BEGIN

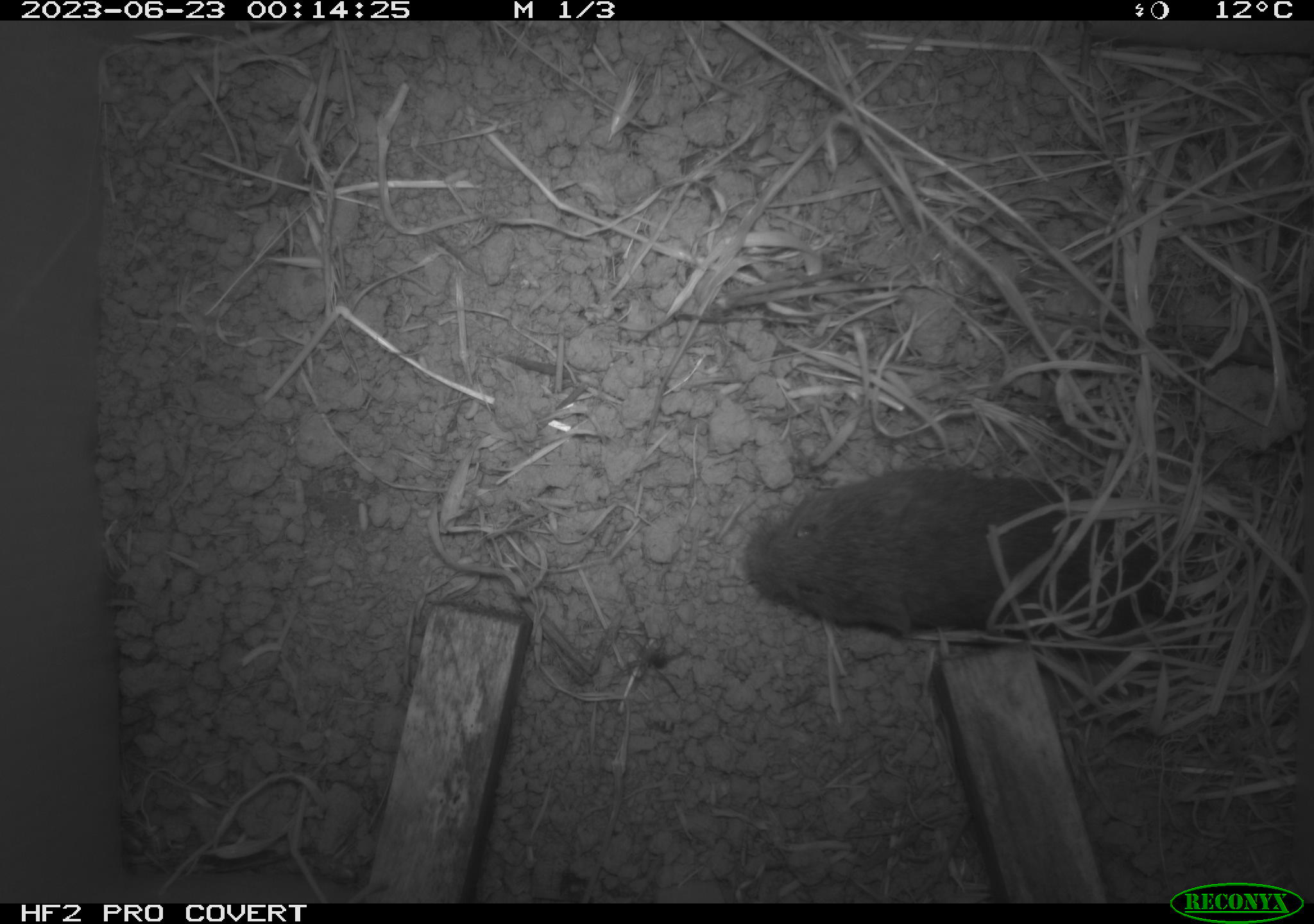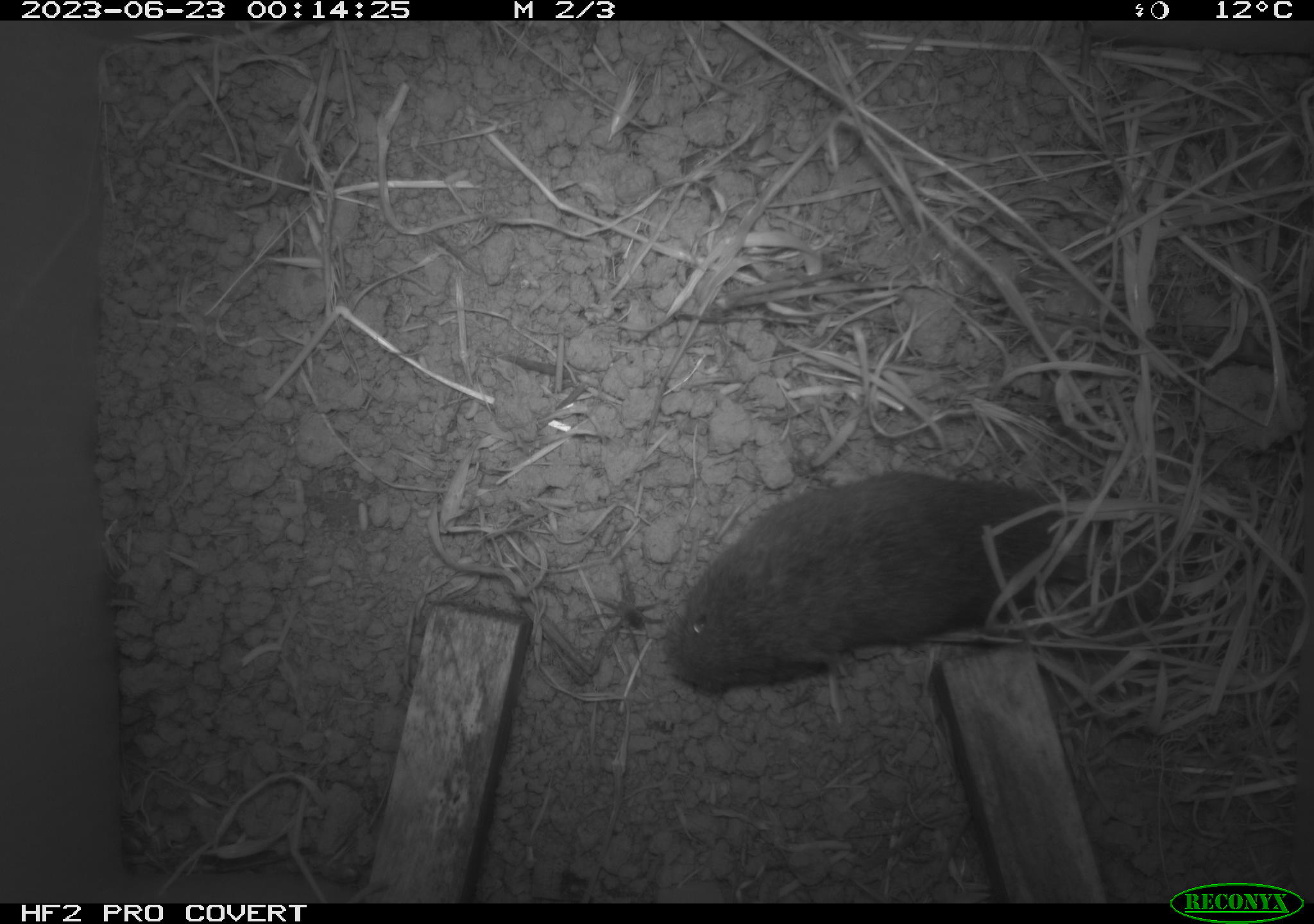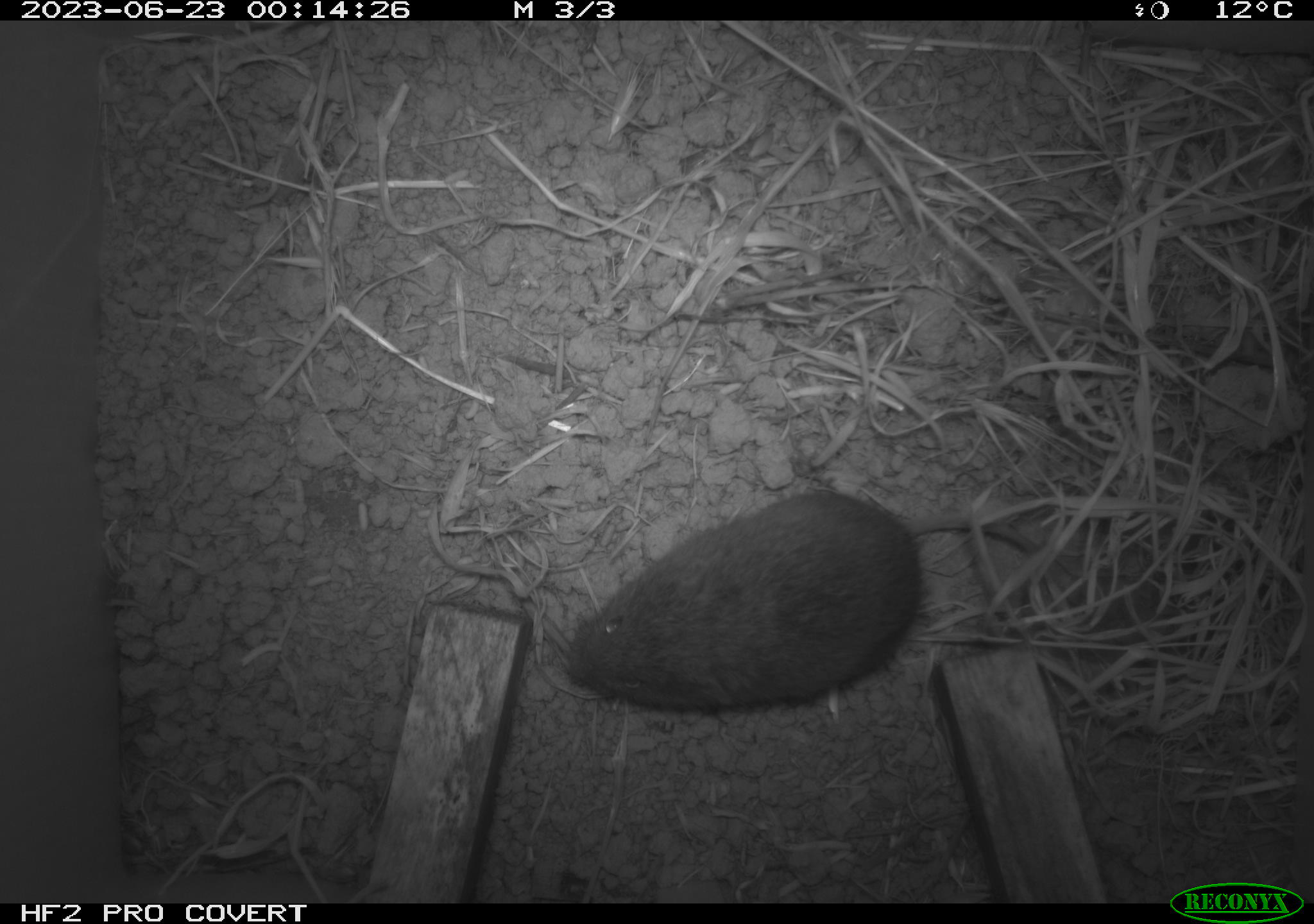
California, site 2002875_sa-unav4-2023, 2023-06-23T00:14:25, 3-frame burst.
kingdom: Animalia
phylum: Chordata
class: Mammalia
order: Rodentia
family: Cricetidae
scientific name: Arvicolinae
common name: voles, lemmings, and muskrats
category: arvicolinae subfamily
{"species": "arvicolinae subfamily (voles, lemmings, and muskrats) (Arvicolinae)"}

END

Description of the task:
Could you give the material again exactly as it stands, omitting any image?

Solution to this exercise:
California, site 2002875_sa-unav4-2023, 2023-06-23T00:14:25, 3-frame burst.
kingdom: Animalia
phylum: Chordata
class: Mammalia
order: Rodentia
family: Cricetidae
scientific name: Arvicolinae
common name: voles, lemmings, and muskrats
category: arvicolinae subfamily
{"species": "arvicolinae subfamily (voles, lemmings, and muskrats) (Arvicolinae)"}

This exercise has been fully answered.